Now that we have seen how to make the molecule, lets look at also getting the geometry as currently we have none.

# check there is no geometry for the molecule
assert mol_record.n_conformers == 0

# if we also want the input geometry for the molecule, we just need to pass the relavent client instance
mol_dict = Molecule.from_qcschema(entry.dict(encoding="json"), client=client)

# check that there is a conformer
mol_dict.n_conformers
1
# Thanks to the qcschema method we also get visualisation for free, along with being able to compute
# properties like energy, gradient and hessian with qcengine using QM, rdkit, openmm, or ANI1
mol_dict.to_qcschema()

Here we will try and compute the energy using RDKit (only run this cell if qcengine is installed.)

Excerpted data |
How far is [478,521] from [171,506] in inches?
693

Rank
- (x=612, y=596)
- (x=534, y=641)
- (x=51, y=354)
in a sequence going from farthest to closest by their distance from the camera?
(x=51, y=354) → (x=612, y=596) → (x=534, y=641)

Task instructions | Can you quote the passage on molecule geometry from "# if we also" up to and including "qcengine is installed.)"?

Written response |
# if we also want the input geometry for the molecule, we just need to pass the relavent client instance
mol_dict = Molecule.from_qcschema(entry.dict(encoding="json"), client=client)

# check that there is a conformer
mol_dict.n_conformers
1
# Thanks to the qcschema method we also get visualisation for free, along with being able to compute
# properties like energy, gradient and hessian with qcengine using QM, rdkit, openmm, or ANI1
mol_dict.to_qcschema()

Here we will try and compute the energy using RDKit (only run this cell if qcengine is installed.)